En ce dernier week-end d’été, pour la mère de famille, c’est l’heure des bocaux à préparer pour l’hiver à venir. L’heure aussi où Françoise, amoureuse, s’essaye à de fougueux play-back devant son petit frère Julien. Dans l’appentis derrière la maison, Karim a troqué ses rêves de théâtres pour du travail au noir. Dans quelques heures, c’est l’inauguration des nouveaux locaux de la conserverie, où le père travaille. Personne n’attend Sonia, qui a pourtant choisi ce matin-là pour revenir. Les protagonistes de cette histoire sont des êtres meurtris, parfois même brisés. Mais attention, un enfant regarde : Julien (Martin Mihelich) observe tout ce petit monde douloureux et alterne entre attirance et répulsion pour cet univers des adultes. Julien a une grande soeur, Sonia (remarquable Mireille Roussel, que l’on peut voir aussi dans La Nouvelle Eve de Catherine Corsini). Cette dernière, et c’est le début du film, revient avec mari et enfant sur les lieux de sa jeunesse, ceux aussi d’une immense blessure ; dans le cimetière du village un ange s’est arrêté, cet ange l’attend. Et puis il y a le reste de la famille : Françoise (Laetitia Legris), la jeune soeur de Sonia, qui traverse l’ adolescence ; enfin les parents, et tout d’abord une mère, elle aussi blessée (Lily Boulogne) qui n’a pas oublié la cicatrice faite à sa fille. Face à cette femme, un père (Daniel Isoppo) qui travaille à la conserverie du village et qui a pour patron Bernard (Pascal Cervo) l’ex-fiancé de Sonia, celui par qui jadis le malheur est arrivé dans cette famille. Bernard, qui lui tente de refaire sa vie. Le père qui boit, revient souvent à la maison dans un piteux état. Il n’en est pas moins paternel et chaleureux. On le voit dans une belle séquence donner rapidement dans le dos de l’autorité maternelle une cigarette interdite à son jeune fils. Fraternel aussi, il héberge Karim (Zakariya Gouram) un jeune homme sans papiers qui galère et se planque dans la cabane au fond du jardin familial. En échange, Karim travaille et rend de petits services. C’est ce père qui prononce la dernière phrase du film, drôle et loufoque, comme lui.

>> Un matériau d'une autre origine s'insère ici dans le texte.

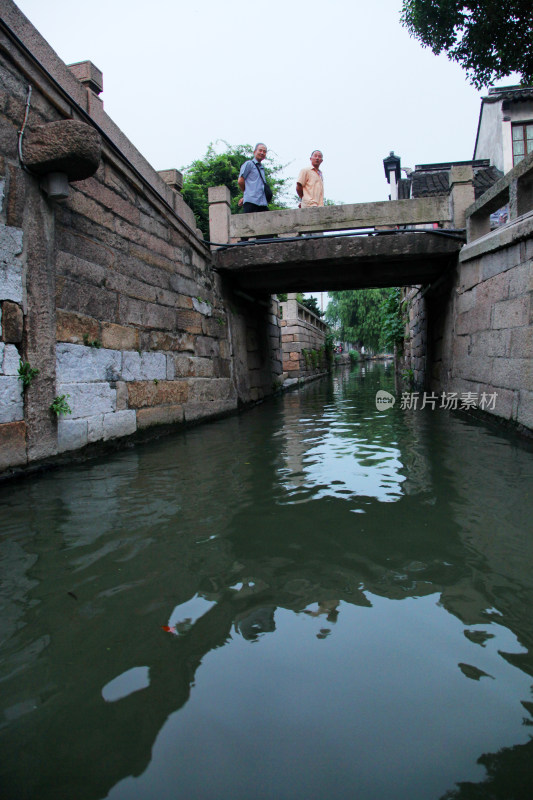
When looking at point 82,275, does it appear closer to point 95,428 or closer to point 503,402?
point 95,428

Plus qu’ hier, moins que demain est une belle radioscopie en 24 images seconde de cet intime que les êtres dissimulent et protègent du regard des autres ; ce premier long métrage exprime à sa façon les propos d’ Octave dans La Règle du jeu de Renoir : « Que veux-tu, le drame dans ce monde, c’est que tout le monde a ses raisons ! ». En ce mercredi 3 février 1999, espérons qu’Astérix n’ait pas été le seul à se déplacer en Gaule « cinématographique ». Allez donc découvrir ce village dans lequel on livre une autre bataille, celle de l’âme et de ses tourments, celle de la vie.